Justice Stephen Breyer Resigns – President Joe Biden Nominates Ketanji Brown Jackson To Be First Black Woman To Sit On Supreme Court

February 25, 2022 – On January 26, 2022, Justice Stephen Gerald Breyer notified the White House that he would retire at the end of the 2021-2022 term. One month later, on February 25, 2022, President Joseph Robinette Biden Jr. nominated Ketanji Brown Jackson to the Supreme Court, beginning a historic confirmation process for the first Black woman to sit on the highest court in the nation in its 223-year history.

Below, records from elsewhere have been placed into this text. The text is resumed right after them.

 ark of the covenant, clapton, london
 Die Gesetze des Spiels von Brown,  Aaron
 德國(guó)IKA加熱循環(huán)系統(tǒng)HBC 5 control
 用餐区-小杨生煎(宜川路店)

Judge Jackson, who clerked for Justice Breyer, has worked as a public defender, a corporate attorney, a U.S. District Court judge, is currently sitting on the U.S. Court of Appeals for the District of Columbia. “If I’m fortunate enough to be confirmed as the next associate justice of the Supreme Court of the United States,” Judge Jackson commented in her prepared remarks about her nomination, “I can only hope that my life and career, my love of this country and the Constitution and my commitment to upholding the rule of law and the sacred principles upon which this great nation was founded, will inspire future generations of Americans.” 

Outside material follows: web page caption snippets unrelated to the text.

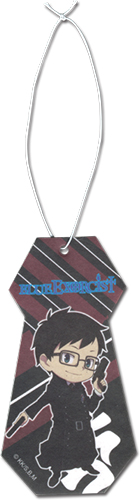 Blue Exorcist - Sd Yukio Air Freshener, an officially licensed product in our Blue Exorcist Costumes & Accessories department.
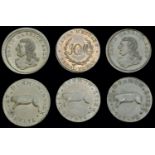 Essex 18th Century Tokens from the Collection of the late Peter Spurdens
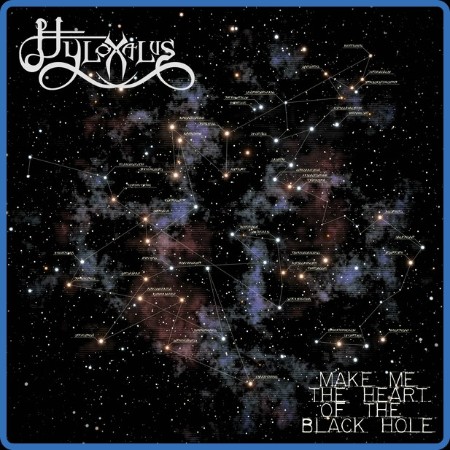 Hyloxalus - Me Me The Heart Of The Black Hole 2024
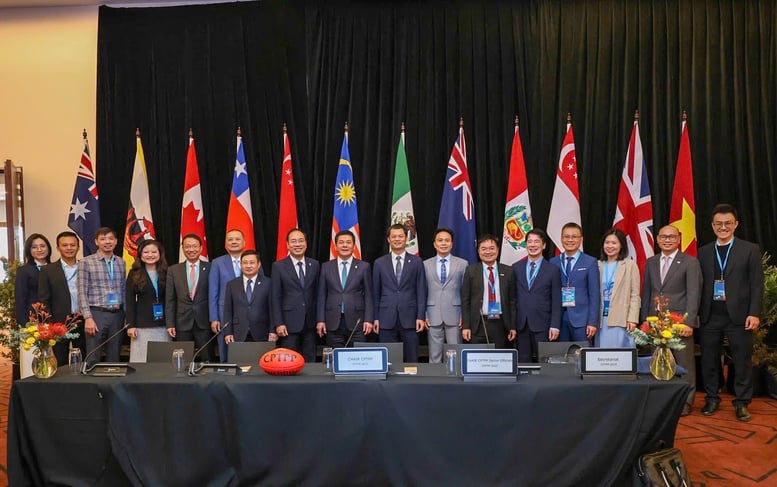 Việt Nam đề xuất thành lập Bộ phận hỗ trợ CPTPP- Ảnh 2.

Helmer Friedman LLP discusses President Bidens nomination of Judge Brown Jacksons to SCOTUS.

If confirmed, Justice Jackson won’t alter the Supreme Court’s ideological far-right conservative tilt because the overall makeup of the court will continue to include six conservatives and three liberals. Unfortunately, despite winning the popular vote in 7 of the last 8 elections, the Republicans have rigged the system to achieve a radical conservative majority. Indeed, when Justice Antonin Gregory Scalia died in February of an election year (2016), President Barack Hussein Obama’s nomination of Merrick Garland would have, if confirmed by the Senate, flipped the then five-to-four conservative court to a five-to-four liberal one. But Senator Mitch McConnel and his Republican caucus refused to hold a hearing on Garland’s nomination on the theory that court vacancies that arise during presidential election years should remain unfilled until the next president takes office. Then, when Justice Ruth Bader Ginsburg died in an election year (September 2020, less than two months before the presidential election), Senator Mitch McConnel and his Republican cronies hypocritically changed the rules and confirmed President Donald John Trump’s nomination of Amy Coney Barrett with lightning speed. “And just like that,” as Carrie Bradshaw would say, what should have been a 6 – 3 liberal court majority became the most radical right-wing conservative court since the Lochner era of 1897 to 1937.